Wednesday, November 02, 2005

BBC One competition for new writers

Announcement on BBC Writersroom of a major new competition:
From Summer 2006, the BBC hopes to transmit 6 x 60-minute plays on BBC ONE.

This opportunity will give six new writers the chance to have their original and authored work broadcast to a primetime audience. We want a good mix of writers, and this can include writers who are completely new to television.

About the plays
  • They can be about anything. We want a good mix of subject and tone, but they should have a strong story and be character-driven.
  • They must be mainstream, contemporary and UK based, but they should be bold and ambitious and want to challenge, question and provoke.
  • We are looking for ideas that are from the heart - on a subject, or exploring an issue, that you are passionate about.

About the writers
  • The writer must have no credits for original authored drama in primetime. Off-peak original drama credits or other series credits will not preclude the writer from being considered - neither will the fact that they are so far entirely un-produced on television.
  • The writer does not need to have an agent.
How to submit
  • We will accept submissions of a one-page pitch until the end of November 2005. Pitches longer than one page will NOT be considered.
  • All pitches should be supported by an original screenplay of at least 60 minutes. It is preferred that this be a separate piece of work from the idea submitted, and will be used as a gauge for your writing talent only. A professionally produced radio or stage play will be accepted if it is all you have, but a screenplay is much more useful to us and any other type of work may result in you being unsuccessful.

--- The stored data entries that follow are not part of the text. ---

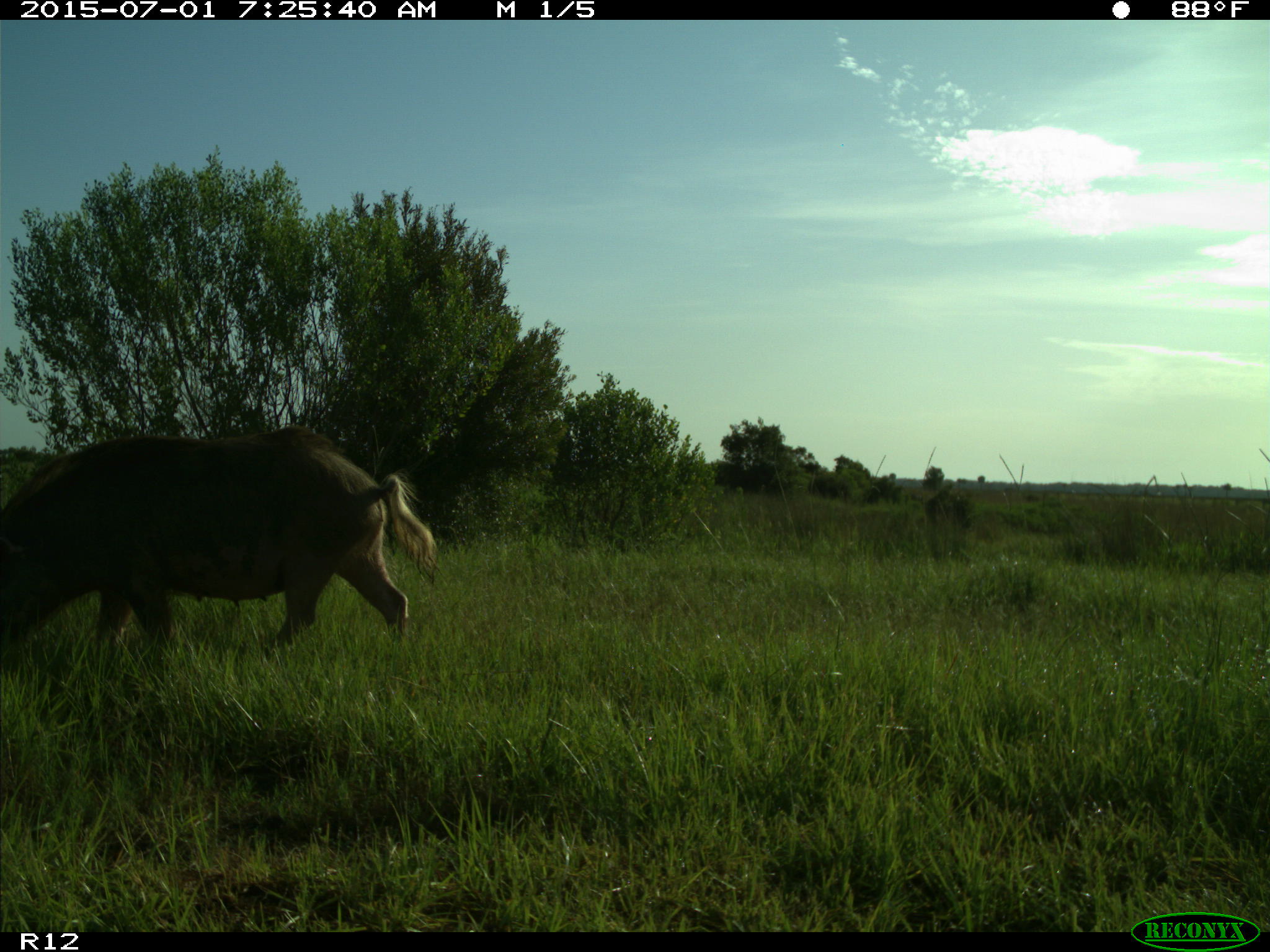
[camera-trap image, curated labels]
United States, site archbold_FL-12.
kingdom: Animalia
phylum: Chordata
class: Mammalia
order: Artiodactyla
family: Suidae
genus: Sus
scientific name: Sus scrofa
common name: wild boar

Submissions (one-page pitch and screenplay) can be e-mailed to: kimo.morrison@bbc.co.uk.

Deadline

You can only submit until the 31st of November. Ideas received after that date will NOT be considered.

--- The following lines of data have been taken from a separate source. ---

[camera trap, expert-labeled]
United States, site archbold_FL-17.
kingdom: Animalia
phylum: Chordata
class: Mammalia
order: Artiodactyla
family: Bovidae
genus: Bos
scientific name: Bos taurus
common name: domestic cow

Unsuccessful entrants will be notified.

Tuesday, November 01, 2005

Victor Miller interview

Yale graduate Victor Miller was a playwright with a Kojak novelization under his belt when mutual friends introduced him to writer-director-producer Sean Cunningham (The Last House on the Left). The two immediately hit it off and started making movies together. With the indie phenomenon of Halloween, Cunningham and Miller tried to decipher its formula of success and, in following the Halloween treasure map, they found gold in a horror franchise that is still lurking in the shadows (and putting a little ch-ch-ch in fans' hearts) 25 years later. Although most people's 80s nostalgia runs to parachute pants and Dexy's Midnight Runners (themselves a pretty scary concept), Miller's script for Friday the 13th brings back wistful memories for horror aficionados young and old. As it turns out, Miller recalled it all fondly as well.
Screenwriter Victor Miller interviewed by David Konow for Creative Screenwriting.

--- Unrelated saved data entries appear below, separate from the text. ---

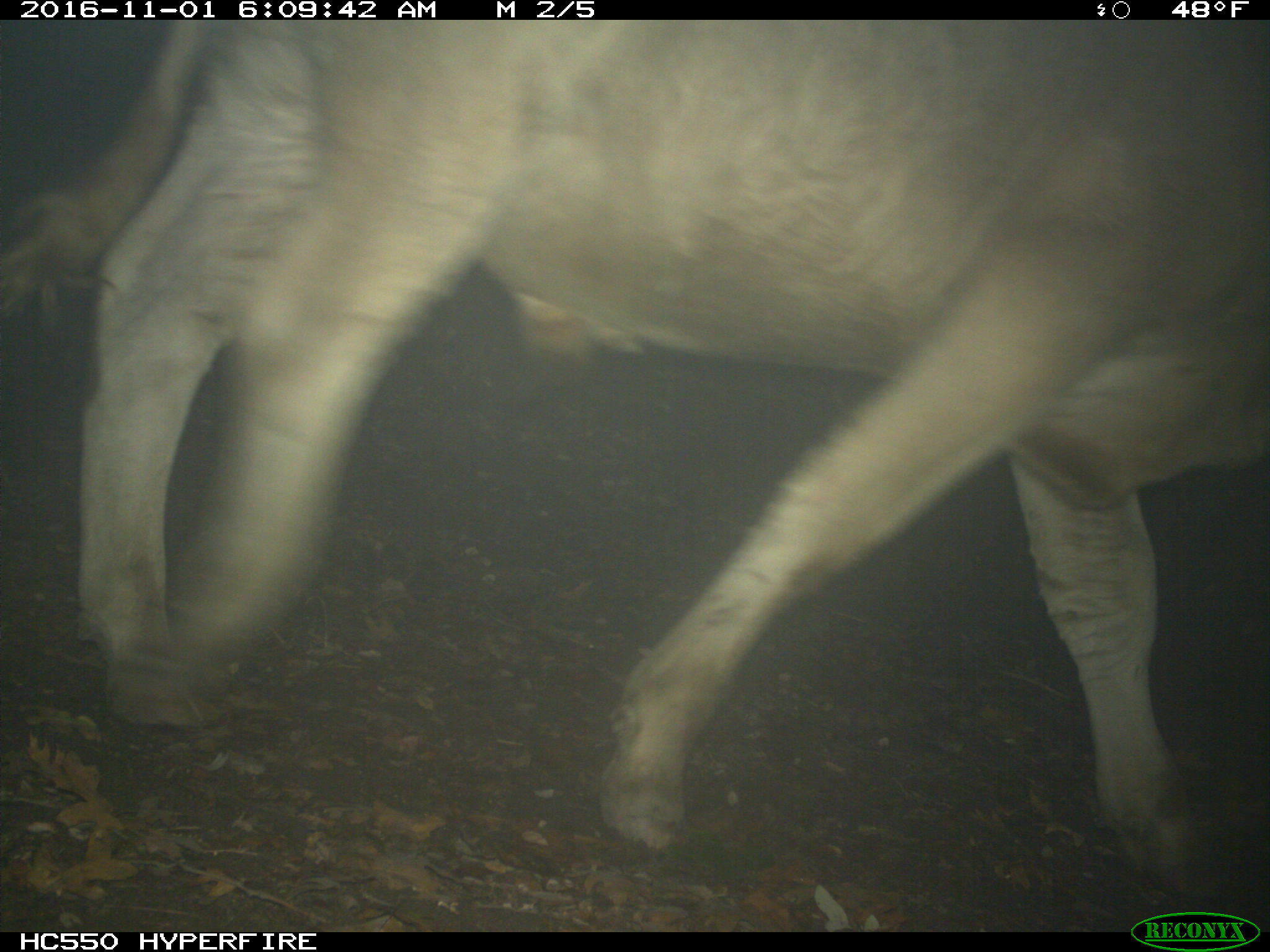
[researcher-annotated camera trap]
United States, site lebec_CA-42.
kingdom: Animalia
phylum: Chordata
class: Mammalia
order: Artiodactyla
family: Bovidae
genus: Bos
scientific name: Bos taurus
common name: domestic cow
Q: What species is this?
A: Bos taurus (domestic cow).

National Theatre of Scotland

The National Theatre of Scotland(NTS) has announced it's first programme, for Spring 2006.

A year after the appointment of its first director, Vicky Featherstone, NTS is working with venues across Scotland (it has no permanent venue of its own).

Writing in The Guardian, Featherstone says:
Scotland, for better or worse, has no great weighty theatre tradition behind it. There is no Shakespeare or Marlowe, no George Bernard Shaw or Wilde. Today we have Liz Lochhead, Anthony Neilson, David Greig, Chris Hannan, David Harrower and Zinnie Harris - all of whom are working with us in different capacities. Scottish theatre has always been demotic and vital, led by great performances, great stories or great playwrights. This is a chance to start building a new generation of theatre-goers as well as reinvigorating the existing ones; to create theatre on a national and international scale that is contemporary, confident and forward-looking; to bring together brilliant artists, composers, choreographers and playwrights; and to exceed our expectation of what and where theatre can be.